Provided text>
Yeah, my quip was definitely tongue-in-cheek, for one thing since it's such a pain to "break in" a replacement. Also because I've personally found Dish's support to be very willing to help and replace equipement and I wouldn't seriously encourage abusing the system.

I know it's unscientific, but an EE friend of mine once told me that if an IC is too hot to touch, then it's already been damaged. I would interpret that to mean that if the case is at all "hot" to the touch, it's probably already past it's safe temp.

I just hung a thermometer inside my cabinet and it's a modest 85 deg F. I'll see what it says when I hear the fan "rev up" tonight. (Or when I imagine I hear it... )


----------



## Jacob S (Apr 14, 2002)

When I did the card swap on my 721 I noticed on the front of the card directly from the other side where the chip is at that there is a black square almost burnt looking. When I used to do receiver reboots by pulling the card and pushing it back in I would notice that some of the cards look a little yellow around the chip as if it was getting a bit hot or something but havent experienced a failure with them.


----------



## David_Levin (Apr 22, 2002)

Scott Kassan,

You need to tell us more about your entertainment center. Is it enclosed (closed in back and glass doors in front)?

How about other components? Is there an amplifier in the rack roasting it?

Basically, the 921 should have cool air around it? Your asking for trouble if all it can do is circulate it's own heat.

I have my racks set up with fans pushing external air in and across the components. Order is Fan, 921, then Amp, so the Amp heat doesn't get to the 921.


----------



## deweybrunner (Feb 8, 2004)

I have my 921 in an enclosed intertainment center along with an amplifier. I have glass doors on front with cracks all way around. I purchased 5" magnetic fan from radio shack, cut a hole in back, and direct flow out. I also put control where I could regulate the speed of the fan, turning it up enough to keep the unit cool. This fan is so quiet you can hardly notice it. The 921 cannot be allowed to overheat, even though it has internal fans. They just circulate the hot air. Mine was very easy to install. I took off the solid back and put in the fan. It works great.


----------



## skassan (Jan 10, 2004)

ClaudeR said:


> Skannan - Don't forget that the software upgrades and guid info are downloaded during the night. Putting the timer on may not be the best idea - most people seem to wait anxiously for the software updates.

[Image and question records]
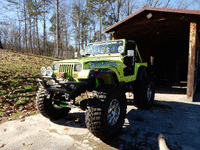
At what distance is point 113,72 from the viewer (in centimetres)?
330

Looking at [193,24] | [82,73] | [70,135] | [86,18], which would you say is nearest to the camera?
[82,73]

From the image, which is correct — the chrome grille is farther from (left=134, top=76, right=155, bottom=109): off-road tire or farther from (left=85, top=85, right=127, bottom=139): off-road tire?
(left=134, top=76, right=155, bottom=109): off-road tire

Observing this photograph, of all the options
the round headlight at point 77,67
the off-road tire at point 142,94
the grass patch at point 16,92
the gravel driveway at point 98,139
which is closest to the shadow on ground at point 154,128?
the gravel driveway at point 98,139

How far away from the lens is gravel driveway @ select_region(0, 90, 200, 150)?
9.22 ft

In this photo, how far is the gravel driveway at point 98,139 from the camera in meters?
2.81

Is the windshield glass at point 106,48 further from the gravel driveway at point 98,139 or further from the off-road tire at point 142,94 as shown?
the gravel driveway at point 98,139

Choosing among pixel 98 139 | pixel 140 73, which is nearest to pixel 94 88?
pixel 98 139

Task list>
[a] Recast the paragraph of the receiver cooling thread that begins "I have my 921 in an enclosed" as a bulleted list, keeping its main facts.
[b] Summarize the receiver cooling thread in two sentences.
[c] Extend the receiver cooling thread from the point where it stops.
The records have no connection to the text.

The results>
[a]
- The 921 sits in an enclosed entertainment center together with an amplifier, behind glass doors that have gaps all around.
- A 5" magnetic fan from Radio Shack was mounted in a hole cut in the back, directing airflow outward.
- A speed control lets the fan run fast enough to keep the unit cool.
- The fan is so quiet that it is hardly noticeable.
- The 921 must not be allowed to overheat despite its internal fans, which only circulate the hot air.
- Installation was easy: the solid back was removed and the fan put in, and it works well.

[b] Participants describe signs of heat in their receivers, such as a card that looked burnt near the chip on a 721, and one relays an engineer's view that an IC too hot to touch has likely already been damaged. Others advise giving the 921 cool outside air, for example by placing fans to push air across the components or by cutting a fan into the back of an enclosed cabinet, since the unit's internal fans only circulate its own heat.

[c]
Will I still get the download after the unit is turned on, or is that a one-shot deal?



David_Levin said:


> Scott Kassan,
> 
> You need to tell us more about your entertainment center. Is it enclosed (closed in back and glass doors in front)?
> 
> ...


Each component is enclosed on five sides; the front is open. Each component is on its own shelf, and the amplifier is on the shelf above the 921, so it's not getting any additional heat from other components. As I said, there's about 1" clearance on the sides. There's about 5" of free space in the back and now that I've rearranged things, and about 8" on top. All shelves, sides, and back are wood.


----------



## David_Levin (Apr 22, 2002)

I had a 508 that was overheating when enclosed on 5 sides (front open). I think even with the front open the heat tended to "pool" around the unit. I ended up opening up the back so there could be cross ventilation.

(you're amp really needs to breathe too - those puppies really generate some heat)


----------



## skassan (Jan 10, 2004)

Jim_R said:


> Wouldn't it be relatively simple to put a thermometer near the 921, to get an idea of ambient temps? The 921 does have a fan, after all it is basically a PC. As to noise level, I am not bothered by it. My 921 sits on top of a large rear projection television that is roughly 10 feet away from the couch. In general, I'd say it is quieter than most desktop PCs. When you are watching TV, you won't even know it's there. But I imagine if someone were to install it in a quiet area (like a bedroom) it could become annoying.


Well, I just remembered that I have an IR thermometer for shooting tire temps for one of my other money-sucking hobbies. I took some readings yesterday after the unit was powered for 12 hours. The highest temp I saw was 105F. I never took a temp reading in the old configuration, but by touch, this configuation is noticably cooler that when I removed the defective unit. Am I correct in assuming that as long as I'm below 120 I should be ok, and no fans are needed in the current configuration?


----------



## boylehome (Jul 16, 2004)

skassan said:


> Am I correct in assuming that as long as I'm below 120 I should be ok, and no fans are needed in the current configuration?


I questioned E* tech. support months back. They said that it isn't uncommon for the unit to run up to 120 degrees but that it should shut down around 120+. During the hot summer months, I had to leave the door to my entertainment center open. I'm considering sawing holes, one high, one low and installing two fans for air exchange.


----------



## FaxMan (Oct 14, 2003)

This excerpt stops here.